## EXERCISE PROMPT
Scan the entries that follow and work out how many lines contain "UNOS". Give the number and nothing else.

## THE DATA

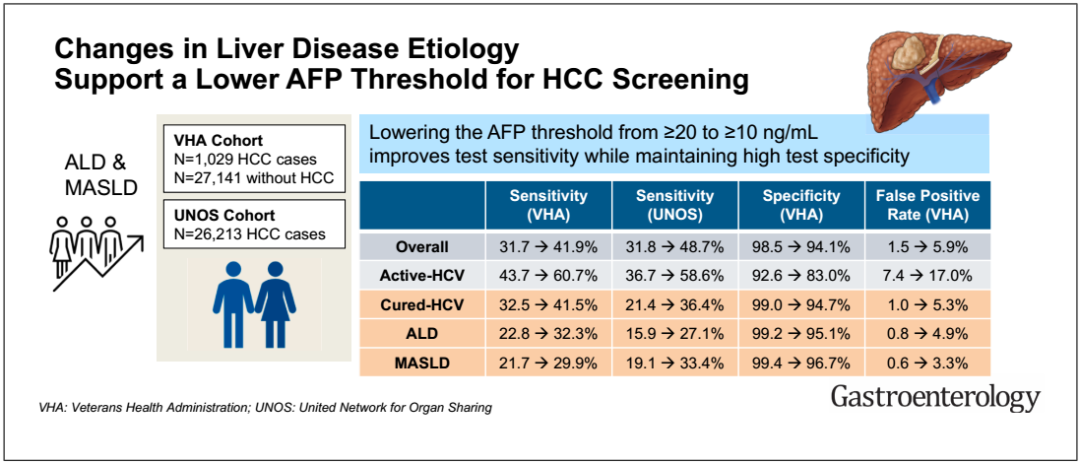 Changes in Liver Disease Etiology
Support a Lower AFP Threshold for HCC Screening

ALD &
MASLD

VHA Cohort
N=1,029 HCC cases
N=27,141 without HCC

UNOS Cohort
N=26,213 HCC cases

Lowering the AFP threshold from ≥20 to ≥10 ng/mL improves test sensitivity while maintaining high test specificity

| | Sensitivity (VHA) | Sensitivity (UNOS) | Specificity (VHA) | False Positive Rate (VHA) |
|---|---|---|---|---|
| Overall | 31.7 → 41.9% | 31.8 → 48.7% | 98.5 → 94.1% | 1.5 → 5.9% |
| Active-HCV | 43.7 → 60.7% | 36.7 → 58.6% | 92.6 → 83.0% | 7.4 → 17.0% |
| Cured-HCV | 32.5 → 41.5% | 21.4 → 36.4% | 99.0 → 94.7% | 1.0 → 5.3% |
| ALD | 22.8 → 32.3% | 15.9 → 27.1% | 99.2 → 95.1% | 0.8 → 4.9% |
| MASLD | 21.7 → 29.9% | 19.1 → 33.4% | 99.4 → 96.7% | 0.6 → 3.3% |

VHA: Veterans Health Administration; UNOS: United Network for Organ Sharing

Gastroenterology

## RESULT BELOW
3